» YOUR INSTRUCTIONS
From the post on Markdown slide generators, return the exact passage starting at "4 Markdown-Powered Slide" and ending at "your inner geek.".

» PROVIDED PASSAGE
4 Markdown-Powered Slide Generators
19 April, 2021
This post was originally published, in a slightly different form, at Opensource.com and appears here via a CC-BY-SA 4.0 license.
Imagine, for a moment, you’ve been tapped to give a presentation. As you’re preparing your talk, you think, I should whip up a few slides. So how are you going to do that, young presenter?
Maybe you prefer the simplicity of plain text, or maybe you think software like LibreOffice Impress is overkill for what you need to do. Or perhaps you just want to embrace your inner geek.
It’s easy to turn files formatted with Markdown into attractive presentation slides. Here are four tools that can do help you do the job.
Landslide
One of the more flexible applications on this list, Landslide is a command-line application that takes files formatted with Markdown, reStructuredText, or Textile and converts them into an HTML file based on Google’s HTML5 slides template.
All you need to do is write up your slides with Markdown, crack open a terminal window, and run the command landslide followed by the name of the file. Landslide will spit out a file named presentation.html, which you can open in any web browser. Simple, isn’t it?

» THE DATA
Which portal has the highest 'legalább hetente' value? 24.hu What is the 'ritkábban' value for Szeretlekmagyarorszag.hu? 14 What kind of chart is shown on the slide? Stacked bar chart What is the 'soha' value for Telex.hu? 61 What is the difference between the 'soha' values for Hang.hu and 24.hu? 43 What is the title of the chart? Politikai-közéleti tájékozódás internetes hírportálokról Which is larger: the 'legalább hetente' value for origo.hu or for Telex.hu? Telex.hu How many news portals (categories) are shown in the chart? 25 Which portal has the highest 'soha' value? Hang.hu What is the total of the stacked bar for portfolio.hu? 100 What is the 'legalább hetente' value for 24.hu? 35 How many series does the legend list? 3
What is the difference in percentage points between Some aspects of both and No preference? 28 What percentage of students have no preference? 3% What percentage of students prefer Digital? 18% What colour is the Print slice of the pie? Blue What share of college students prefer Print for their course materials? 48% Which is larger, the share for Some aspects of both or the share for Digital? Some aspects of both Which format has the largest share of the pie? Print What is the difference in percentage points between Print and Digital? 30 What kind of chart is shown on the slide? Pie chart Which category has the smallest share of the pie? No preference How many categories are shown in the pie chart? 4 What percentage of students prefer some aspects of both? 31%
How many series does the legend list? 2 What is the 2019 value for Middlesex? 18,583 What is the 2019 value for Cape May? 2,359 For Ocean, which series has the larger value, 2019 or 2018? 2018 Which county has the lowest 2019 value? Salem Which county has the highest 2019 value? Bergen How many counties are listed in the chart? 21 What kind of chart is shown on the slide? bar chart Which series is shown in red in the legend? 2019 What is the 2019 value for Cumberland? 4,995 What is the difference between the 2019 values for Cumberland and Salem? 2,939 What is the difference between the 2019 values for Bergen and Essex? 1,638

» ANSWER BOX
4 Markdown-Powered Slide Generators
19 April, 2021
This post was originally published, in a slightly different form, at Opensource.com and appears here via a CC-BY-SA 4.0 license.
Imagine, for a moment, you’ve been tapped to give a presentation. As you’re preparing your talk, you think, I should whip up a few slides. So how are you going to do that, young presenter?
Maybe you prefer the simplicity of plain text, or maybe you think software like LibreOffice Impress is overkill for what you need to do. Or perhaps you just want to embrace your inner geek.